Problem statement:
Copy the lines below word for word, from the line that contains "As viewed in" through the final line, both included.

Available data:

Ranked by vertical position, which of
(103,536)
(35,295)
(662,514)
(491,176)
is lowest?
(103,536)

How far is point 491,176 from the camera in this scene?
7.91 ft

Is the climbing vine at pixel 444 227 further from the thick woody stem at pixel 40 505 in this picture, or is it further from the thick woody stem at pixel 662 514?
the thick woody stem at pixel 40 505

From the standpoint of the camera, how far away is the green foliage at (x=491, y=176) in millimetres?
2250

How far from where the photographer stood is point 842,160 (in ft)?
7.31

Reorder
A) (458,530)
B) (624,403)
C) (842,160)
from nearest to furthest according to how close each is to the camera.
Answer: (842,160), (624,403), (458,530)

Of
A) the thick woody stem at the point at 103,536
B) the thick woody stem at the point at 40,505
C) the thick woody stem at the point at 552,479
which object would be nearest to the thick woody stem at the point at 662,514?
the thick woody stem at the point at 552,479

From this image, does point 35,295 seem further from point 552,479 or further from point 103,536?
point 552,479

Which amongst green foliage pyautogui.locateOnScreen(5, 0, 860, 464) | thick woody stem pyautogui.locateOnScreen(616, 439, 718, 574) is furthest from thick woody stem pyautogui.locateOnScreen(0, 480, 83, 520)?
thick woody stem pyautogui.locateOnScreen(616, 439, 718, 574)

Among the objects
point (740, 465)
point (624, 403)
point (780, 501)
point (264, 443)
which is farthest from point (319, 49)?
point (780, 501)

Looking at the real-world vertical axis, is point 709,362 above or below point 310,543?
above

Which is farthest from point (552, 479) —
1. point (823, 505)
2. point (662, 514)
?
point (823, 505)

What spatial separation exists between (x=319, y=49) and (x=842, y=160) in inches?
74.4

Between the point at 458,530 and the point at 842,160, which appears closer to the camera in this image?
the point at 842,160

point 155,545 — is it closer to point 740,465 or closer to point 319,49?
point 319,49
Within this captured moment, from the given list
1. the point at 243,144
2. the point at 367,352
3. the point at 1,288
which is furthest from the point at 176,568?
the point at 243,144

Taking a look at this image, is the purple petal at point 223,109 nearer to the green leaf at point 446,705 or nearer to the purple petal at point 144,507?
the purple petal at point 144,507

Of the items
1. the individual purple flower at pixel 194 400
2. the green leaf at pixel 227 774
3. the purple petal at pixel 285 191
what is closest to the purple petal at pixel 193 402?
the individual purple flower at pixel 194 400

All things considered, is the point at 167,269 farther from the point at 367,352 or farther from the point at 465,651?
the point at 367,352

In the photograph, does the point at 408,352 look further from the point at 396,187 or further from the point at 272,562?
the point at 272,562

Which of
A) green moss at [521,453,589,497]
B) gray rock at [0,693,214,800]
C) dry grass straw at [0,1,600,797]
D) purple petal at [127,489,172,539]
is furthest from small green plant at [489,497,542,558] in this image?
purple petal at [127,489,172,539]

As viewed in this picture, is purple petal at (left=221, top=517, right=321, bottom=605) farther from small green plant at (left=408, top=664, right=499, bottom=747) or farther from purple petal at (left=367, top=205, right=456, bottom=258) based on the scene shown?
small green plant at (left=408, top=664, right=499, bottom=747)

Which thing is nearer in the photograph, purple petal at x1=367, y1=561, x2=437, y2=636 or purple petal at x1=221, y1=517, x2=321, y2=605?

Task response:
As viewed in this picture, is purple petal at (left=221, top=517, right=321, bottom=605) farther from small green plant at (left=408, top=664, right=499, bottom=747) or farther from purple petal at (left=367, top=205, right=456, bottom=258) based on the scene shown?
small green plant at (left=408, top=664, right=499, bottom=747)

Which thing is nearer in the photograph, purple petal at x1=367, y1=561, x2=437, y2=636 or purple petal at x1=221, y1=517, x2=321, y2=605?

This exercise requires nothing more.